--- Excerpted text ---

Breaking the Loop of Negative Thoughts

If you pay attention, you may find that you are in a repeating loop on certain thoughts. As if your mind cannot find peace or resolve the problem so your mind keeps reminding you to think about it. I wish my brain had post-it notes so it could just write it down and leave me alone! Keeping me up at night and distracting me from having fun during the day. Ignoring these thoughts never helps. If this sounds familiar, then I have a journaling exercise for you to try.

I am currently reading a book called The Happiness Hypothesis by Jonathan Haidt. One of the chapters is entitled “Changing Your Mind”. The author suggests that we can get stuck in a feedback loop. Very common and very human of us! Sometimes these thoughts cause negative feelings aka impact our overall happiness. Taking a psychology look at it, he explains a method from cognitive behavioral therapy. We have to catch our repeating thoughts and challenge them. When I say challenge them, I literally mean as if they were in court on trial. Letting it know that you are not going to accept it repeating in your head anymore. Understand the thought as much as possible; look at it from different angles/perspectives. The goal is to gain a more clear perspective; one that is not clouded by our own personal doubts, fears, etc.

Is it easy to dissect your own thoughts in a subjective way? Nope! But it is an interesting tool to try. Much better than sweeping it under a rug and later tripping over the huge mound that has built over time.

--- Dataset content ---

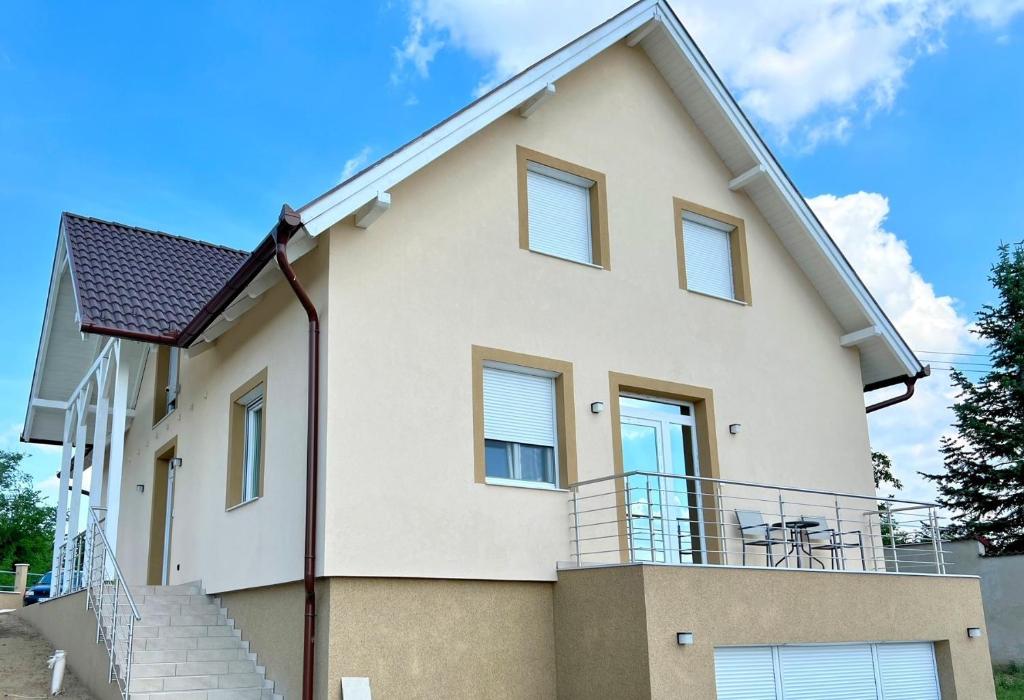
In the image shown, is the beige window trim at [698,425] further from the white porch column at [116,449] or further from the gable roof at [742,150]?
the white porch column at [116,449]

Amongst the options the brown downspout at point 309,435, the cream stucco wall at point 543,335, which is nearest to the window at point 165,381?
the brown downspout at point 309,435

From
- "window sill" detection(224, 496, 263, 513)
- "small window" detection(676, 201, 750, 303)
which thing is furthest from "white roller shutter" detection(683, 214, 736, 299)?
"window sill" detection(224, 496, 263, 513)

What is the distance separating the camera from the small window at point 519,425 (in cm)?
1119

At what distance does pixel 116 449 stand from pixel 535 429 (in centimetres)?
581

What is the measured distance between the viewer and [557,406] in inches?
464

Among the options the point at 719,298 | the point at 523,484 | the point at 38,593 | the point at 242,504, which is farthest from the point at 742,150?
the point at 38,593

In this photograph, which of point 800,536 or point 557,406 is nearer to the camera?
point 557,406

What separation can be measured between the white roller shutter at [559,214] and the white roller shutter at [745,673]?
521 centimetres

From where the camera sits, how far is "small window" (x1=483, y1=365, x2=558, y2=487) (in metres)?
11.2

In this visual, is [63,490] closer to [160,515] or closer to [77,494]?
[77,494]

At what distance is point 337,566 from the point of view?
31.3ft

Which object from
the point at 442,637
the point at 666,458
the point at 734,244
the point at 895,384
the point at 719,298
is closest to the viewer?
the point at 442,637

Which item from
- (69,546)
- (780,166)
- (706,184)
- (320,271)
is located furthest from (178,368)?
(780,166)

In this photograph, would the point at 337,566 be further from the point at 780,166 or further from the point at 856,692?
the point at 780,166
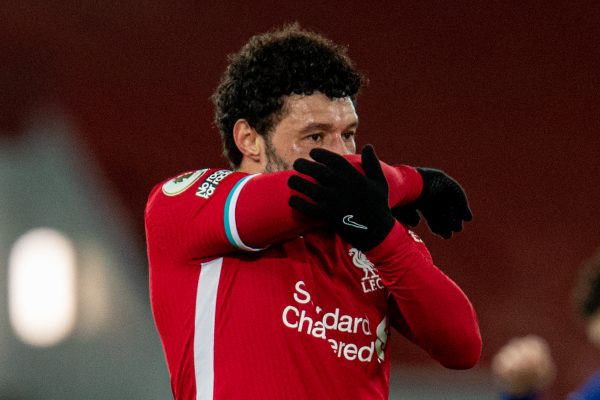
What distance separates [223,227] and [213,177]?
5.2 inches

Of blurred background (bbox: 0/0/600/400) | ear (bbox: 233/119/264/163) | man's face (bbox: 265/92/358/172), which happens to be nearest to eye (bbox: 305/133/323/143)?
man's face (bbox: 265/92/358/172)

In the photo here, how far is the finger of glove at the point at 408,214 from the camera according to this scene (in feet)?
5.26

---

Explore the material =
(a) According to the post on negative thought loops, what book is the writer currently reading?
(b) Write out the portion of the post on negative thought loops that opens with the words containing "I am currently" and closes with "doubts, fears, etc.".
(c) Decide whether each statement agrees with the post on negative thought loops, answering yes or no and quoting the words of the post that settle it: (i) the chapter mentioned is titled "Changing Your Mind"; (ii) ignoring the repeating thoughts helps; (iii) the method described comes from cognitive behavioral therapy.

Solutions in order =
(a) The Happiness Hypothesis by Jonathan Haidt.

(b)
I am currently reading a book called The Happiness Hypothesis by Jonathan Haidt. One of the chapters is entitled “Changing Your Mind”. The author suggests that we can get stuck in a feedback loop. Very common and very human of us! Sometimes these thoughts cause negative feelings aka impact our overall happiness. Taking a psychology look at it, he explains a method from cognitive behavioral therapy. We have to catch our repeating thoughts and challenge them. When I say challenge them, I literally mean as if they were in court on trial. Letting it know that you are not going to accept it repeating in your head anymore. Understand the thought as much as possible; look at it from different angles/perspectives. The goal is to gain a more clear perspective; one that is not clouded by our own personal doubts, fears, etc.

(c)
(i) Yes: "One of the chapters is entitled “Changing Your Mind”."
(ii) No: "Ignoring these thoughts never helps."
(iii) Yes: "he explains a method from cognitive behavioral therapy."